**Dataset records:**
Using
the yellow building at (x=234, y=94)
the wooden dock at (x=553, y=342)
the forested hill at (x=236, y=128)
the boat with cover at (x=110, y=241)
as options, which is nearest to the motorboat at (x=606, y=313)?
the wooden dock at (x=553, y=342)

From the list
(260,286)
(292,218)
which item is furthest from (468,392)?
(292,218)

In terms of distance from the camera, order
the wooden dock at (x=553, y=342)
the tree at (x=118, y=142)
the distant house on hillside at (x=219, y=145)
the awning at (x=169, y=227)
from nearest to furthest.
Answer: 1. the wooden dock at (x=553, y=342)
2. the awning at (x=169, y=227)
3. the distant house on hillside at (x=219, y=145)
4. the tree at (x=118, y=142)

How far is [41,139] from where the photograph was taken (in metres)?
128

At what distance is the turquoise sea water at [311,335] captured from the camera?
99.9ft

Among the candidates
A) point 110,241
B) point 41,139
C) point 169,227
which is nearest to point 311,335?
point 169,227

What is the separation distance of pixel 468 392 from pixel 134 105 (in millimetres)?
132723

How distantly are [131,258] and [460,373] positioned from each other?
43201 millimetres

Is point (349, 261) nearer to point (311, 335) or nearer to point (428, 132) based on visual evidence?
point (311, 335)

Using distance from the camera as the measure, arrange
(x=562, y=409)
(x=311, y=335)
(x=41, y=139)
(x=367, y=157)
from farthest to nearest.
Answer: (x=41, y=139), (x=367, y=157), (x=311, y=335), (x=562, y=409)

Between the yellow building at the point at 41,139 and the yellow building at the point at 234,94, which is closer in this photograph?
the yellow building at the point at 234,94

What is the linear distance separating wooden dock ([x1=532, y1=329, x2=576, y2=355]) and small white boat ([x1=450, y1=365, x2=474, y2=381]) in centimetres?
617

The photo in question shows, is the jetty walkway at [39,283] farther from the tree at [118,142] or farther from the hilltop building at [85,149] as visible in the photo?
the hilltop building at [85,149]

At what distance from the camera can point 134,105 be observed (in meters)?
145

**Directions for this task:**
Output the items above as a JSON list of strings, with each line as its own string and blank lines omitted.

**Completed exercise:**
[
  "Using",
  "the yellow building at (x=234, y=94)",
  "the wooden dock at (x=553, y=342)",
  "the forested hill at (x=236, y=128)",
  "the boat with cover at (x=110, y=241)",
  "as options, which is nearest to the motorboat at (x=606, y=313)?",
  "the wooden dock at (x=553, y=342)",
  "From the list",
  "(260,286)",
  "(292,218)",
  "which item is furthest from (468,392)?",
  "(292,218)",
  "In terms of distance from the camera, order",
  "the wooden dock at (x=553, y=342)",
  "the tree at (x=118, y=142)",
  "the distant house on hillside at (x=219, y=145)",
  "the awning at (x=169, y=227)",
  "from nearest to furthest.",
  "Answer: 1. the wooden dock at (x=553, y=342)",
  "2. the awning at (x=169, y=227)",
  "3. the distant house on hillside at (x=219, y=145)",
  "4. the tree at (x=118, y=142)",
  "How far is [41,139] from where the photograph was taken (in metres)?",
  "128",
  "At what distance is the turquoise sea water at [311,335] captured from the camera?",
  "99.9ft",
  "Among the candidates",
  "A) point 110,241",
  "B) point 41,139",
  "C) point 169,227",
  "which is nearest to point 311,335?",
  "point 169,227",
  "What is the separation distance of pixel 468 392 from pixel 134 105 (in millimetres)?",
  "132723",
  "How distantly are [131,258] and [460,373] positioned from each other?",
  "43201 millimetres",
  "Is point (349, 261) nearer to point (311, 335) or nearer to point (428, 132) based on visual evidence?",
  "point (311, 335)",
  "Using distance from the camera as the measure, arrange",
  "(x=562, y=409)",
  "(x=311, y=335)",
  "(x=41, y=139)",
  "(x=367, y=157)",
  "from farthest to nearest.",
  "Answer: (x=41, y=139), (x=367, y=157), (x=311, y=335), (x=562, y=409)",
  "Between the yellow building at the point at 41,139 and the yellow building at the point at 234,94, which is closer in this photograph?",
  "the yellow building at the point at 234,94",
  "What is the linear distance separating wooden dock ([x1=532, y1=329, x2=576, y2=355]) and small white boat ([x1=450, y1=365, x2=474, y2=381]) in centimetres?",
  "617",
  "The photo in question shows, is the jetty walkway at [39,283] farther from the tree at [118,142] or farther from the hilltop building at [85,149] as visible in the photo?",
  "the hilltop building at [85,149]",
  "At what distance from the camera can point 134,105 be observed (in meters)?",
  "145"
]